Edmunds: How to shop for a car when interest rates are highThe Associated Press — By RONALD MONTOYA - Edmunds
If you're new to car buying or it's been a few years since your last purchase, get ready for a shock when it comes to financing. Interest rates on loans for new vehicles hit an average of 6.2 percent in October 2018, the highest since January 2009, according to Edmunds research. Used-car shoppers face an even higher rate, with an average of 8.7 percent. The Federal Reserve is expected to raise interest rates again this month.
Many shoppers will be tempted to take out a longer-term loan to ease the pain of a higher monthly payment brought on by these interest rates. But this is a double whammy for your budget: You will be paying more in finance charges over the life of the loan, and it will take longer to gain equity in the vehicle.
It's easy to see why you might feel daunted about car buying in such a market. But you are not doomed to pay the maximum rates. Assuming your credit is generally in good shape, with a score of roughly 720 or higher, there are a few ways to get around today's high interest rates.
This tip applies to loans for both new and used cars.
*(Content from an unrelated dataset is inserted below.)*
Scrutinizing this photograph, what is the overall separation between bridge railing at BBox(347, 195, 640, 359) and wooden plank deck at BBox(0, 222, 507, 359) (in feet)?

Getting a preapproval for a loan at your bank, credit union or online lender gives you a frame of reference for the financing that a dealership offers you. If the finance manager says, "This was the best rate I could secure," you'll have a point of comparison. In many cases, the dealership will be able to offer a better rate thanks to loans that are subsidized by the carmaker's captive financing company.
PROMOTIONAL FINANCE RATES
The majority of automakers offer special finance rates to qualified buyers. While many of the zero percent offers that were common in the past have disappeared, some are still out there, such as a current offer for the 2018 Nissan Rogue. These offers vary by month, region and vehicle, so go to manufacturer websites to see what's available.
Even if you end up with a 2.9 percent APR rather than zero percent, that is a significant improvement over 6.2 percent. Be open to exploring various vehicle brands, too. A brand that you might not have considered originally may offer better rates. You'll also want to check the deals for both 2018 and 2019 models to see which offers better incentives.
BUY A CERTIFIED PRE-OWNED VEHICLE
Buying a used vehicle is typically a good option for shoppers. You avoid the big depreciation hit that comes with new cars, and you usually finance a smaller amount of money. But with interest rates averaging 8.7 percent, used cars might not be a slam-dunk bargain.
Here is where certified pre-owned (CPO) vehicles come in. Though CPO cars cost more than run-of-the-mill used cars, some CPO deals offer manufacturer-subsidized interest rates ranging from zero to 4 percent, depending on the vehicle and automaker. And CPO vehicles are typically in better condition and carry a longer warranty than your average used car.
Higher interest rates do affect leasing, but since you only pay interest on the amount the car will depreciate, you end up paying significantly less in finance charges than if you purchased the car. Take this 2018 Honda Accord lease as an example: The car had a selling price of $27,315 after taxes and fees. It leased with a $1,000 down payment and a money factor of 0.00092, the equivalent of a 2.2 percent APR. You would pay about $1,400 in interest over the 36 months of the loan.
Compare that to a typical 72-month loan on the same car. Assuming the same down payment and the average 6.2 percent APR, you would pay $5,264 in finance charges over the course of the loan. That's paying more than three times the interest for twice as long.
You can simplify your lease shopping by focusing on the items that matter most: the lease's allotted miles, the monthly payment, the down payment and the lease term. Look for manufacturer lease specials and keep your down payment as low as possible.
DOWNSIZE THE VEHICLE
If you had your eye on a midsize SUV or sedan, consider a compact one. Compact vehicles cost less than larger ones, which means you'll finance a smaller amount and pay less interest over the life of the loan. In many cases, you'll find that the space trade-offs aren't that significant.
Today's high interest rates shouldn't deter you from buying a car if you need one. Take time to shop for the best rate possible and be open to vehicles you might not have otherwise considered but which have very low APRs.